Of course, not every location is blessed with as much wind, sun, and open space as Texas. But there’s no reason why its market systems can’t be a template for other states and countries. This, too, is industrial policy — not just the factory workers building the technologies or even the installers deploying them. There is lots of work for the lawyers and power systems engineers and advertisers and policy analysts and bankers and consultants, as well.
Yet instead of seizing these real chances to push climate action forward at home and abroad, the Trump administration is eviscerating American state capacity, the rule of law, and global trust in the government. The whipsawing of Trump’s tariffs generates uncertainty that undercuts investment. The destruction of government support for scientific exploration hits at the next-generation moonshots that Sivaram is so enamored of, as well as the institutions that educate our citizens and train our workforce.

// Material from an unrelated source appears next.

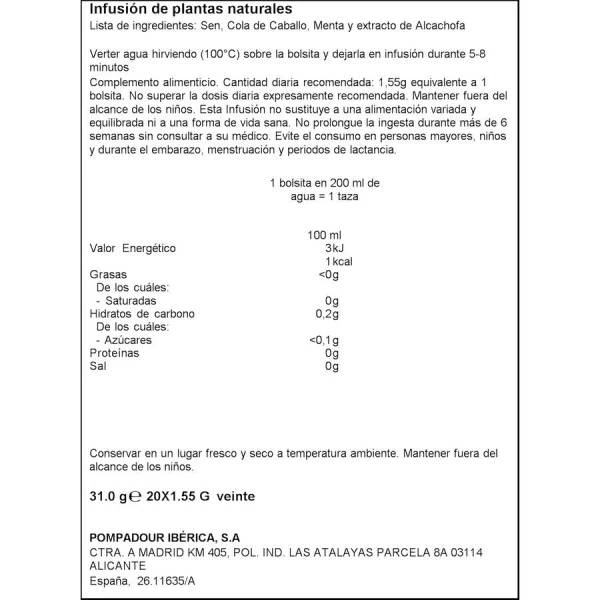Delgaxan Fibra POMPADOUR 4 Delgaxan Fibra POMPADOUR - Imagen 2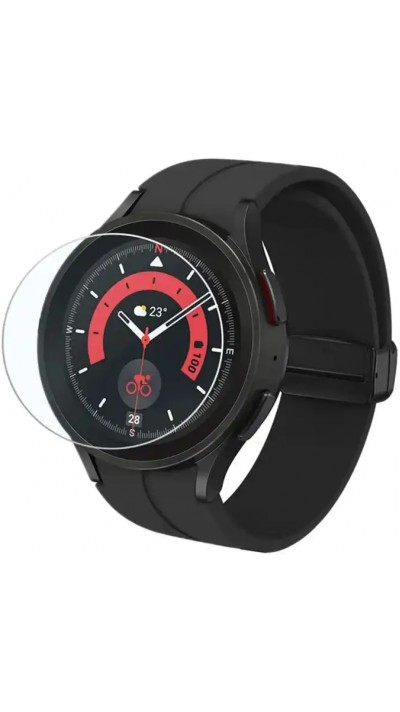 Schutzglas aus gehärtetem Glas Tempered Glass - Samsung Galaxy Watch4 Classic (46 mm)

Trump’s blatant disregard for court orders and his regime’s cronyism undercut belief in the rule of law, and that investments will rise and fall based on their economics rather than how close they are to the President.
But it’s not just Trump. Texas legislators are on the verge of destroying the golden goose of cheap electricity through rapid renewables deployment out of a desire to own the libs. Despite the huge economic returns to rural communities that have seen so much utility-scale expansion in the state, some Republican legislators are pushing bills that would stick their fingers into the electricity market pie, undercutting the renewable expansion and mandating expensive gas expansion.
The Trump business coalition, which was mostly vibes in the first place, is fracturing. There are conflicting interests between those who want to fight inflation and those who see low oil prices as a problem. Pushing down oil prices by pressuring OPEC+ to pump more crude and depressing global economic outlooks with the trade war (Degrowth Donald!) has hurt the frackers in Texas. Ironically, one way to lower their costs is to electrify operations, so they don’t have to rely on expensive diesel.
Climate change is here, but so is Donald Trump. Ignoring either one is a recipe for disaster as they both create destructive whirlwinds and traffic in uncertainty. The real solution to both is mitigation — doing everything possible today to stop as much of the damage as possible before it happens.